[Short exercise] Rewrite the entries below with every "logo icon" changed to "brand icon" and nothing else altered.

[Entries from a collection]
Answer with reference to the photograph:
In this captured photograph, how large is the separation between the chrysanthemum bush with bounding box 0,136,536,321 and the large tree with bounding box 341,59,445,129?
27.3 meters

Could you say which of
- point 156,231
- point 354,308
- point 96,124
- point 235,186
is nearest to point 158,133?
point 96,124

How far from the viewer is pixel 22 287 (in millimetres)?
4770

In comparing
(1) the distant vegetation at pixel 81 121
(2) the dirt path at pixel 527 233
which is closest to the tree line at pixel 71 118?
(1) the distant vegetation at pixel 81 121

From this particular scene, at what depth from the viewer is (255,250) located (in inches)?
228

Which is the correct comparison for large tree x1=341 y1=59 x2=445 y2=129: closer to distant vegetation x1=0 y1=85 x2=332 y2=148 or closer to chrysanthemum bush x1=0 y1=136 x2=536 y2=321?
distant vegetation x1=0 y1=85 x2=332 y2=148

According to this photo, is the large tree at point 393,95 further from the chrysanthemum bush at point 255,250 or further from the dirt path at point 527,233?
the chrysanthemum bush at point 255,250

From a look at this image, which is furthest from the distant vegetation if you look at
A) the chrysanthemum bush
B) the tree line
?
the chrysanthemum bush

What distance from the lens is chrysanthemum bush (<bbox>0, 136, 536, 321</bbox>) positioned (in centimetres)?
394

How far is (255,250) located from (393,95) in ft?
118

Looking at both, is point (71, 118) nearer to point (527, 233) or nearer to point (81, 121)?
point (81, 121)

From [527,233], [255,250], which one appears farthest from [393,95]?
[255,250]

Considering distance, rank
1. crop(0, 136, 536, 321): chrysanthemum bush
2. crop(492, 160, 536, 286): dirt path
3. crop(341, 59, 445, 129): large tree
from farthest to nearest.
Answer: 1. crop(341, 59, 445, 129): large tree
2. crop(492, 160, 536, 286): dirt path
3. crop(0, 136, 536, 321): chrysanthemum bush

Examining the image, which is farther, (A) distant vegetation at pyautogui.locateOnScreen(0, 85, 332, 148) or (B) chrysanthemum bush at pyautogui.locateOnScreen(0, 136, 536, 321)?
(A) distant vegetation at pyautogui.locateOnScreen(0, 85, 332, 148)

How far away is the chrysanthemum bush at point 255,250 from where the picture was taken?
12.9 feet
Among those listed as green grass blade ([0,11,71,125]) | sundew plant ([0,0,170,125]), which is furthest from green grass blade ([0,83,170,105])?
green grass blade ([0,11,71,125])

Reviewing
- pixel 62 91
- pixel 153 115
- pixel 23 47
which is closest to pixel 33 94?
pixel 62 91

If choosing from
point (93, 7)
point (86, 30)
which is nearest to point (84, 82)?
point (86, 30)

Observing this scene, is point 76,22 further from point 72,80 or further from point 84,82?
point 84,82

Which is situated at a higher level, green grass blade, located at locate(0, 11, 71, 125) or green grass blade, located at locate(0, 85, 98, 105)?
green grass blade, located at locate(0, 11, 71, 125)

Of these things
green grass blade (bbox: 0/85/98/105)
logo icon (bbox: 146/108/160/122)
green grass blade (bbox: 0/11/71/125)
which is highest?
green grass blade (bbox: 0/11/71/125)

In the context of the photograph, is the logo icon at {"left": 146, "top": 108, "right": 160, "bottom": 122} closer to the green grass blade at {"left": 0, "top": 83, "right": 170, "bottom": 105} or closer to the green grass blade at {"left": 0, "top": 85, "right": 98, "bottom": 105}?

[Completed exercise]
Answer with reference to the photograph:
In this captured photograph, how large is the separation between the chrysanthemum bush with bounding box 0,136,536,321 and the large tree with bounding box 341,59,445,129?
27.3 meters

Could you say which of
- point 156,231
- point 354,308
- point 96,124
- point 235,186
is nearest to point 158,133?
point 96,124

How far from the viewer is pixel 22 287 (in millimetres)?
4770

In comparing
(1) the distant vegetation at pixel 81 121
(2) the dirt path at pixel 527 233
which is closest to the tree line at pixel 71 118?
(1) the distant vegetation at pixel 81 121

From this particular scene, at what depth from the viewer is (255,250) located (in inches)?
228

Which is the correct comparison for large tree x1=341 y1=59 x2=445 y2=129: closer to distant vegetation x1=0 y1=85 x2=332 y2=148 or closer to chrysanthemum bush x1=0 y1=136 x2=536 y2=321?
distant vegetation x1=0 y1=85 x2=332 y2=148

According to this photo, is the large tree at point 393,95 further from the chrysanthemum bush at point 255,250 or further from the dirt path at point 527,233?
the chrysanthemum bush at point 255,250

From a look at this image, which is furthest from the distant vegetation if you look at
A) the chrysanthemum bush
B) the tree line
?
the chrysanthemum bush

What distance from the lens is chrysanthemum bush (<bbox>0, 136, 536, 321</bbox>) positioned (in centimetres)?
394

How far is (255,250) located from (393,95) in ft?
118

Looking at both, is point (71, 118) nearer to point (527, 233) or nearer to point (81, 121)?
point (81, 121)

From [527,233], [255,250], which one appears farthest from [393,95]?
[255,250]

Considering distance, rank
1. crop(0, 136, 536, 321): chrysanthemum bush
2. crop(492, 160, 536, 286): dirt path
3. crop(341, 59, 445, 129): large tree
from farthest to nearest.
Answer: 1. crop(341, 59, 445, 129): large tree
2. crop(492, 160, 536, 286): dirt path
3. crop(0, 136, 536, 321): chrysanthemum bush

Examining the image, which is farther, (A) distant vegetation at pyautogui.locateOnScreen(0, 85, 332, 148) or (B) chrysanthemum bush at pyautogui.locateOnScreen(0, 136, 536, 321)?
(A) distant vegetation at pyautogui.locateOnScreen(0, 85, 332, 148)

How far away is the chrysanthemum bush at point 255,250 from where the picture was taken?
12.9 feet
Among those listed as green grass blade ([0,11,71,125]) | sundew plant ([0,0,170,125]), which is furthest from green grass blade ([0,83,170,105])?
green grass blade ([0,11,71,125])

Reviewing
- pixel 62 91
- pixel 153 115
- pixel 23 47
which is closest to pixel 33 94?
pixel 62 91

If choosing from
point (93, 7)
point (86, 30)
which is nearest to point (84, 82)?
point (86, 30)

Observing this scene, is point 76,22 further from point 72,80 or further from point 84,82?
point 84,82

Which is situated at a higher level, green grass blade, located at locate(0, 11, 71, 125) or green grass blade, located at locate(0, 85, 98, 105)?
green grass blade, located at locate(0, 11, 71, 125)

Of these things
green grass blade (bbox: 0/85/98/105)
brand icon (bbox: 146/108/160/122)
green grass blade (bbox: 0/11/71/125)
which is highest?
green grass blade (bbox: 0/11/71/125)

In the context of the photograph, is the brand icon at {"left": 146, "top": 108, "right": 160, "bottom": 122} closer to the green grass blade at {"left": 0, "top": 83, "right": 170, "bottom": 105} or closer to the green grass blade at {"left": 0, "top": 85, "right": 98, "bottom": 105}?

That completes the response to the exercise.